Sara Parrish, experience strategy director, Imagination: “It’s clear retail experiences are changing. The Korean eyeglass brand Gentle Monster offers an escapist atmosphere akin to a surreal avant-garde gallery, while House of Vans in London has successfully created an entertainment space that features a skate park along with rotating art, music, and cinematic installations. Experiential retail stores serve as a powerful tool for building understanding around a brand’s products. Dyson understood its technology was innovative in its category, so it took a leap and created the Dyson Demo Store. These pop-ups offer customers space to learn, demo and use their technology. This blend of educational and aesthetic elements creates an immersive space for consumers to interact in a meaningful way and increases the likelihood of customer retention, building loyalty through experience.”

Lee LeFeuvre, chief commercial officer, SMG: “Boots has revamped 170 beauty halls and launched its first beauty-only store in Battersea, creating a ‘beauty destination’ with over 250 brands. Offering services from LED light treatments to Dyson hair styling stations, the digital-first store features over 10 screens for an engaging experience, including a trending pillar for influencer and TikTok content. Boots regularly hosts free experiential events, like the Braun IPL launch with Frankie Bridge and a gamified campaign with Fenty, giving customers a chance to spin to win. This immersive approach leaves customers informed, entertained and more knowledgeable about their beauty regimes, offering a unique experience that online shopping can’t match.”

James Barnes, co-founder, Backlash: “Beauty is a hyper-competitive retail sector. It probably has the greatest number of new products and new brand launches of any category to contend with. The multi-brand beauty retailer Space NK appreciates that social hype and experiences excite beauty audiences. As a result, it has built a regular program of in-store and out-of-store beauty experiences with immersive, experiential pop-ups. These experiences generate anticipation for consumers, encouraging them to engage with the brand to find out when the latest launches and pop experiences are happening. In addition, the in-store experience is exciting and ever-changing, with areas dedicated to pop-ups and exclusive promotional offers from the brand. In the past 12 months, we have created an immersive, 4D-sensorial Japanese Zen Garden experience in Covent Garden for Space NK X Tatcha and highly themed, in-store pop-ups for Ilia Beauty and Caudalie, with many more brands activating on an almost weekly basis.”

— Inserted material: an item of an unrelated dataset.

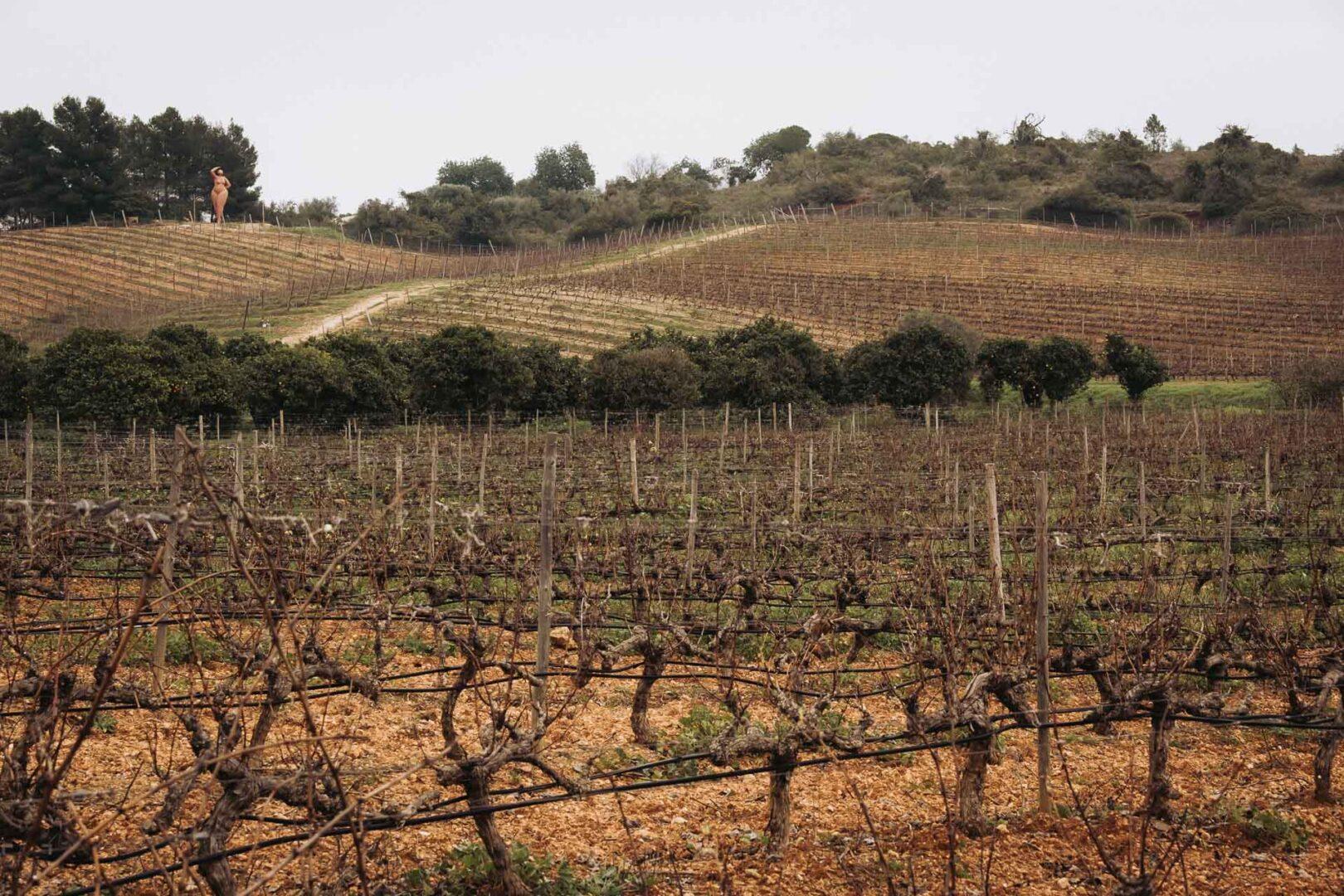 Vingårdar på Algarve, Quinta dos Vales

Vic Drabicky, CEO and founder, January Digital: “We have found the best retail store experiences combine elements of curation, community and ease. One of the best examples is Kendra Scott. It has an incredibly well-curated assortment, each store is tied into the local community, and the shopping experience is virtually frictionless. While there are many retailers who nail one or potentially two of these elements, executing all three greatly accelerates the retail experience and sales.”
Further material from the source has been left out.